Prioritise simplicity and accessibility when measuring your body composition. Maintaining a healthy balance of skeletal muscle mass to fat mass and controlling visceral fat is a task that will be with you for life. How you measure and track these things over time should be sustainable, accurate, and allow you to see where you have come from as well as visualise the future.
In this post, we’ll summarise ways body composition can be measured – from old school to the latest in medical science.
A pair of skinfold callipers is applied to four locations on the body: biceps, triceps, under the lowest point of the shoulder blade and above the upper bone of the hip1. The thickness of the skinfolds is used to calculate the total amount of body fat.
Skinfold measurement is a quick, easy and inexpensive assessment for a trained health professional do to.
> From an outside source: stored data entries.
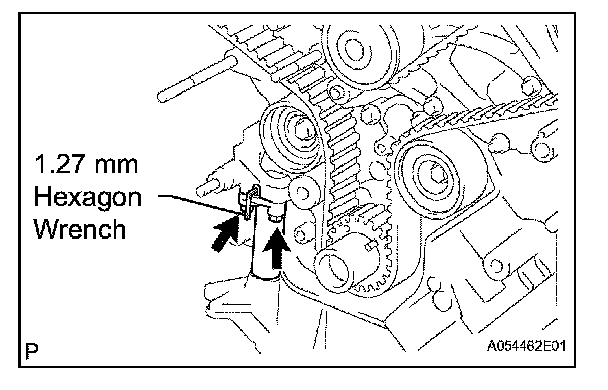 1.27 mm Hexagon Wrench

P

A054462E01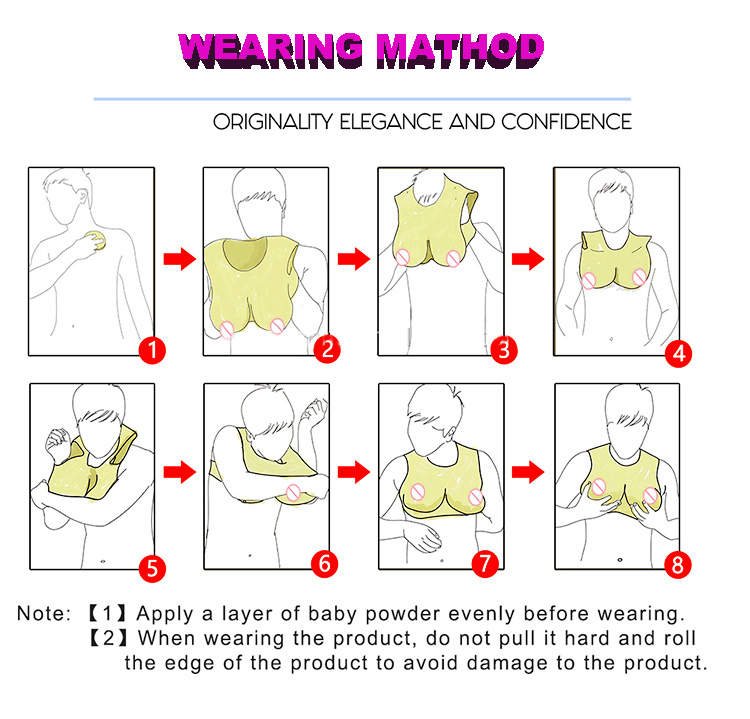 WEARING MATHOD

ORIGINALITY ELEGANCE AND CONFIDENCE

1 2 3 4

5 6 7 8

Note: 【1】Apply a layer of baby powder evenly before wearing.
【2】When wearing the product, do not pull it hard and roll the edge of the product to avoid damage to the product.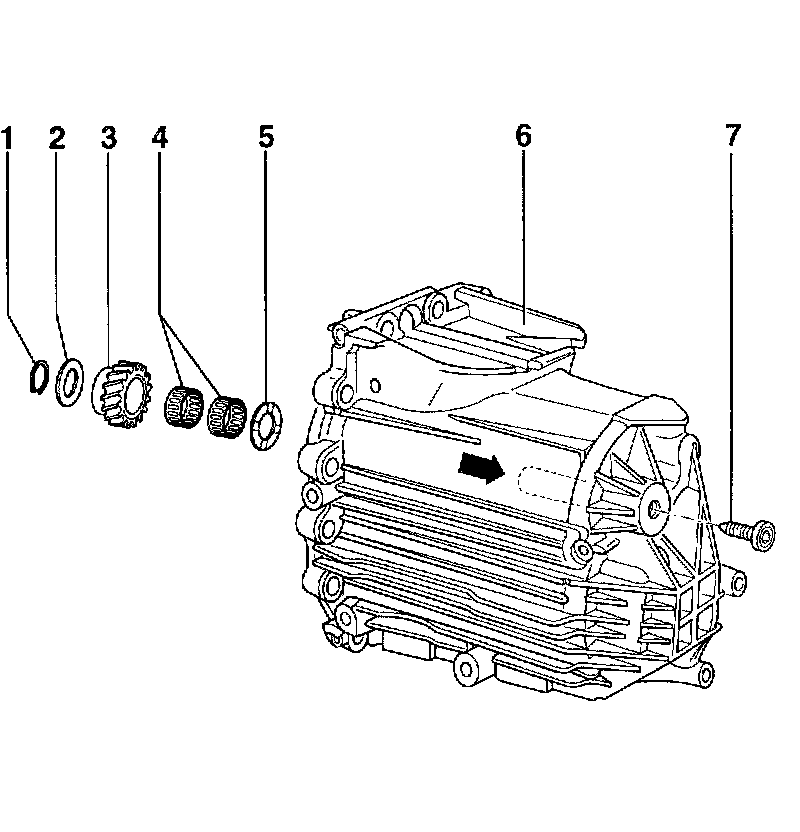 1
2
3
4
5
6
7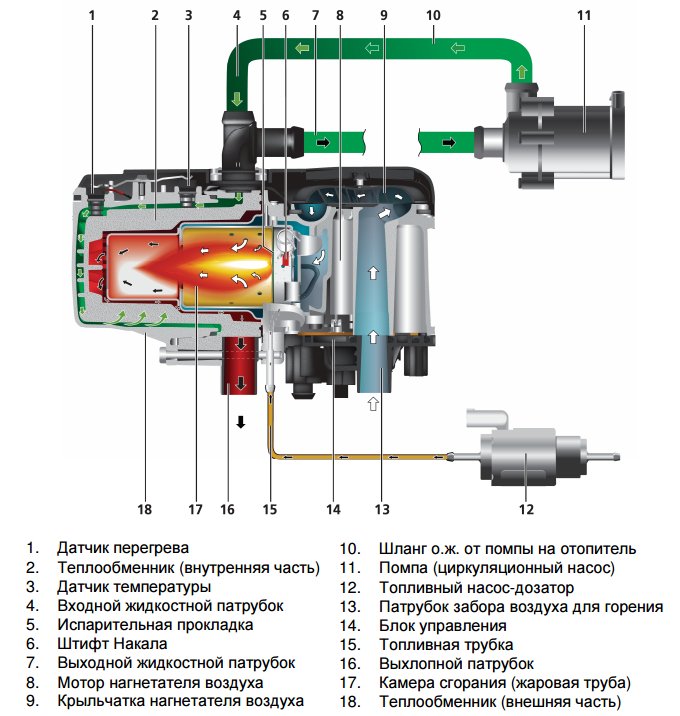 1 2 3 4 5 6 7 8 9 10 11

18 17 16 15 14 13 12

1. Датчик перегрева
2. Теплообменник (внутренняя часть)
3. Датчик температуры
4. Входной жидкостной патрубок
5. Испарительная прокладка
6. Штифт Накала
7. Выходной жидкостной патрубок
8. Мотор нагнетателя воздуха
9. Крыльчатка нагнетателя воздуха

10. Шланг о.ж. от помпы на отопитель
11. Помпа (циркуляционный насос)
12. Топливный насос-дозатор
13. Патрубок забора воздуха для горения
14. Блок управления
15. Топливная трубка
16. Выхлопной патрубок
17. Камера сгорания (жаровая труба)
18. Теплообменник (внешняя часть)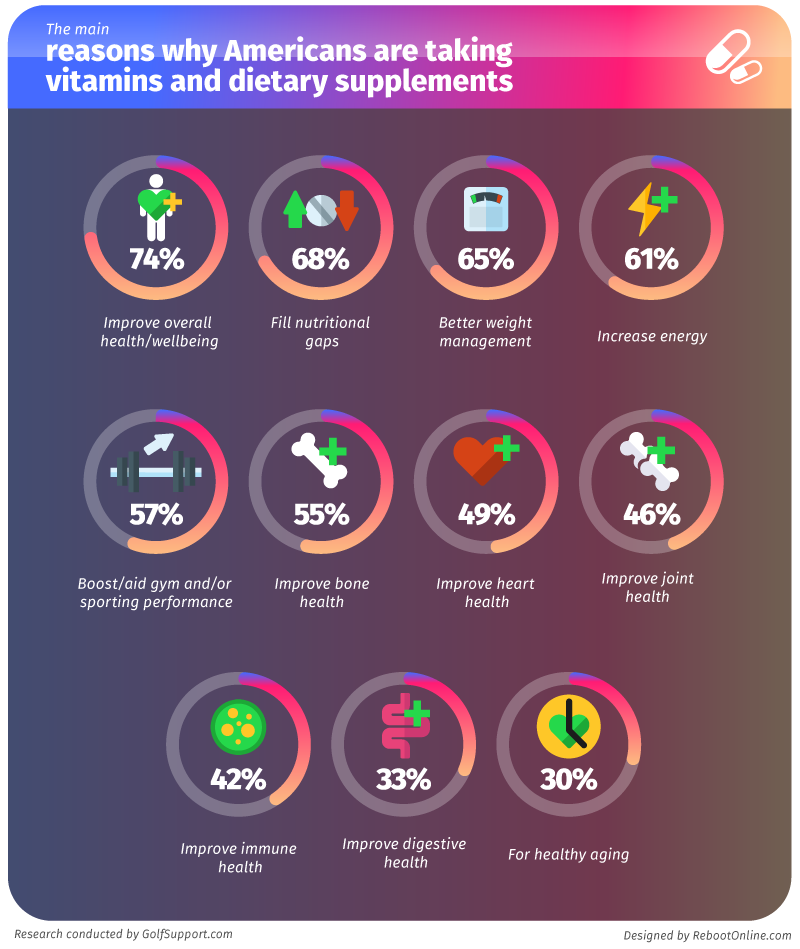 The main
reasons why Americans are taking vitamins and dietary supplements

74%
Improve overall health/wellbeing

68%
Fill nutritional gaps

65%
Better weight management

61%
Increase energy

57%
Boost/aid gym and/or sporting performance

55%
Improve bone health

49%
Improve heart health

46%
Improve joint health

42%
Improve immune health

33%
Improve digestive health

30%
For healthy aging

Research conducted by GolfSupport.com

Designed by RebootOnline.com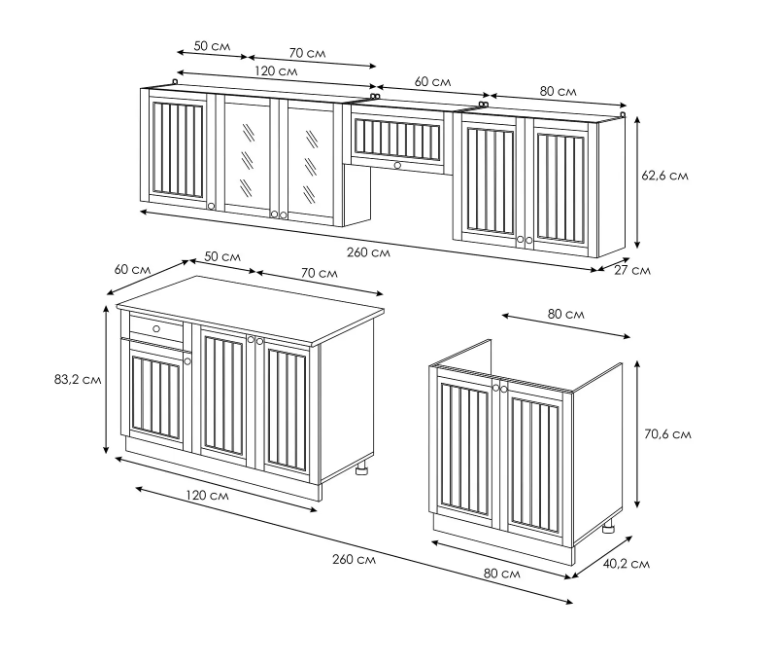 50 см
70 см
120 см
60 см
80 см
62,6 см
260 см
27 см
60 см
50 см
70 см
83,2 см
120 см
80 см
70,6 см
260 см
80 см
40,2 см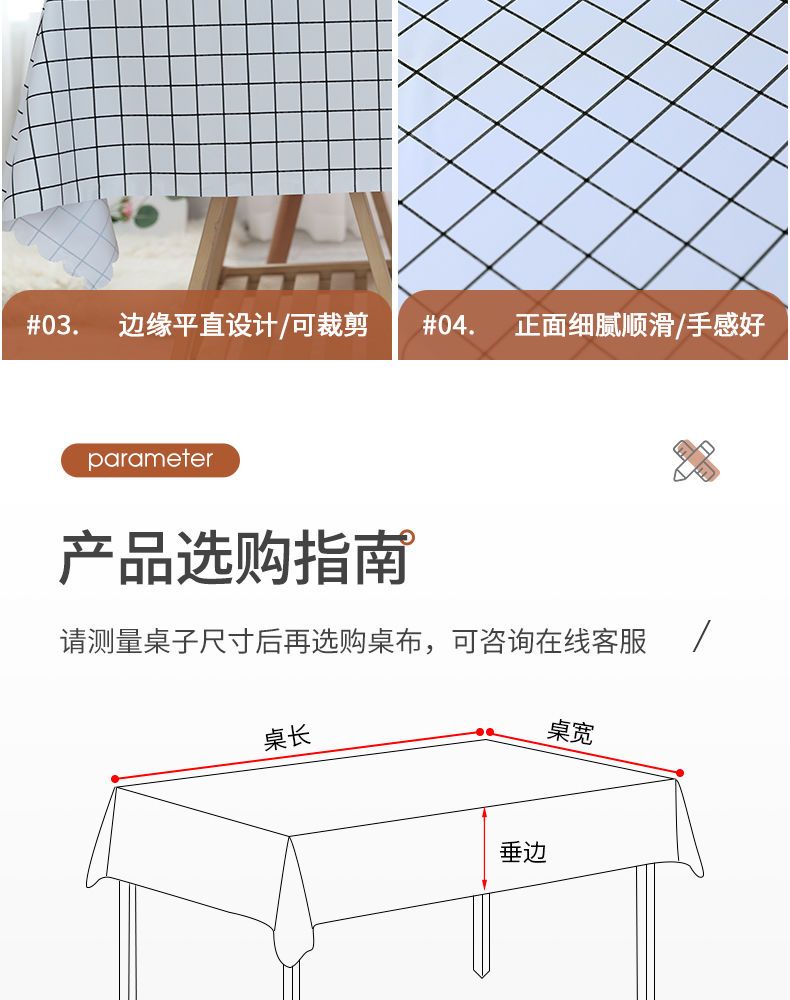 #03. 边缘平直设计/可裁剪

#04. 正面细腻顺滑/手感好

parameter

产品选购指南

请测量桌子尺寸后再选购桌布，可咨询在线客服 /

桌长

桌宽

垂边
However, the calculation used assumes a number of factors are the same for every individual2, when in reality they can be influenced by age, gender, genetics, your state of hydration and if you suffer from an illness that affects muscle density.
A measuring tape is wrapped around the body, just above the hip bones3. In adults, a waist circumference measurement greater than 80 centimetres in women and 94 centimetres for men indicates a greater risk of chronic illness4. There are caveats depending on your race and health condition, so it is important you speak to your GP if you have concerns about this.
Using a tape measure is probably the most accessible way to track the shape of your body over time. However, it doesn’t tell you what is going on internally.
Body Mass Index (BMI)
Your weight in kilograms is divided by your height in metres squared. A BMI over 30 is considered to indicate obesity, while a measurement of 19 shows a risk of malnutrition5.
BMI is considered a useful indicator of health as it does usually indicate if an individual is at risk of excess weight related health problems. However, it does give very generalised results so it should not be relied on solely as measure of health.
A bioelectrical impedance machine (sometimes called a scale) sends a gentle electrical current through your body via your hands and feet. The sensor measures the level of resistance it encounters, allowing the assessment of your hydration, skeletal muscle mass, fat mass and distribution, bone mass, and basal metabolic rate. Importantly, the scales allow the assessment of visceral fat, which is considered a leading contributor towards chronic health problems6.
Studies have found that bioelectrical impedance scales give more accurate body composition measurements than traditional field methods7. These machines are increasingly common and easy to use. Although probably out of the average person’s price range, many gyms have one available to use for a fee to their members.
Single Frequency Bioelectrical Impedance
Scales use a 100 kilohertz current to scan the body. Although accurate, a single frequency machine does not have the same capacity as one that uses multiple frequencies.
Multi Frequency Bioelectrical Impedance
Used by our Accuniq BC380, currents ranging from 5 to 500 kilohertz are sent through your body. Owing to the varied impedance offered by both your body composition and the strength of the currents, Multi Frequency Bioelectrical Impedance has been shown in studies8 9to give the most accurate readings currently available to the average person.
Multi Component Models
‘Multi Component’ refers to methods of assessing body composition in greater detail than ‘fat mass’ and ‘fat free mass’10, which is how the methods above derive their conclusions. Although highly accurate, multi component models usually involve complex calculations and equipment that are usually only available for medical practitioners and their patients.
Dual Energy X Ray Absorptiometry (DXA)
Generally used to measure bone density for osteoporosis patients11, in DXA low energy X-rays at two different frequencies scan the body and display a total image of all body structures12.
Isotope Dilution (Hydrometry)
Also known as total body water, this is a common method for assessing body composition at the molecular level1314. Hydrometry requires individuals to drink water spiked with isotopes and after three to four hours, give body fluid samples. These are analysed for isotope levels, which are then used to calculate total body water, fat-free body mass, and in turn, body fat mass15.
Magnetic Resonance Imaging (MRI)
MRIs scan the soft tissue in the body using the magnetic properties of the hydrogen present in our muscles and fat. MRIs produce three dimensional images that can be used for the assessment of adipose tissue and muscle, however the technology to read such images is not widely available16.